Projetos como esse são importantes, não apenas para lições de história, mas como ferramenta para entender a situação política e econômica da Inglaterra hoje. Os governos pós-coloniais adoravam bancar o salvador branco em países que precisavam ser "salvos", oferecendo "ajuda" e "desenvolvimento". Mas não é por acaso que a Grã-Bretanha é rica comparada com suas antigas colônias. O comércio, recursos naturais e trabalho recolhidos nas colônias transformaram a Inglaterra numa nação rica. No começo do século 18, a parcela da Índia na economia mundial era de 23%. Quando os britânicos deixaram a nação, era de pouco mais de 3%. O dinheiro taxado, roubado e retirado da Índia foi usado para financiar a revolução industrial e a transformação da Grã-Bretanha numa potência mundial.

Alguns dos ganhos injustos do império até vieram de um grande pacote de compensação. O equivalente a £16 a £17 bilhões hoje, ou 40% de todas as despesas do governo em 1834, foi pago, depois da abolição da escravatura, aos donos de escravos (os escravos não receberam nada).
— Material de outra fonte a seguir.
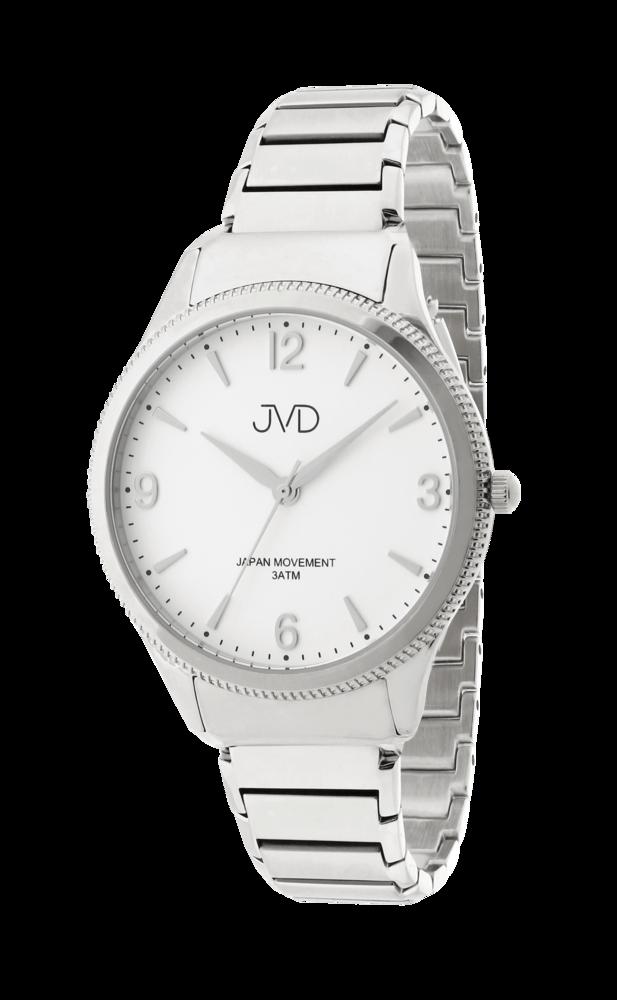 JVD J1121.1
Como o projeto Legados da Propriedade de Escravos Britânica da UCL descobriu, cerca de 46 mil reivindicações individuais foram feitas por aqueles que "eram donos de escravos ou se beneficiavam indiretamente da propriedade deles".

Apesar desse vasto efeito que o império teve nas nossas vidas, "nunca", como Paul Gilroy aponta, "desenvolvemos uma maneira de falar sobre o passado imperial e seus crimes que nos permitisse ver isso pelo que realmente é". Se não podemos escapar das fantasias do império, se não podemos aprender sobre o que realmente aconteceu em nome da coroa britânica, nunca vamos conseguir imaginar uma nova identidade para nosso país, uma identidade que represente melhor a nação multiétnica que nos tornamos. Nossa trajetória atual, saindo da Europa com uma ideia inflada da nossa própria importância, sem dúvida é um resultado dessa falha na educação, que nos impede de encarar nossos crimes e demonstrar humildade.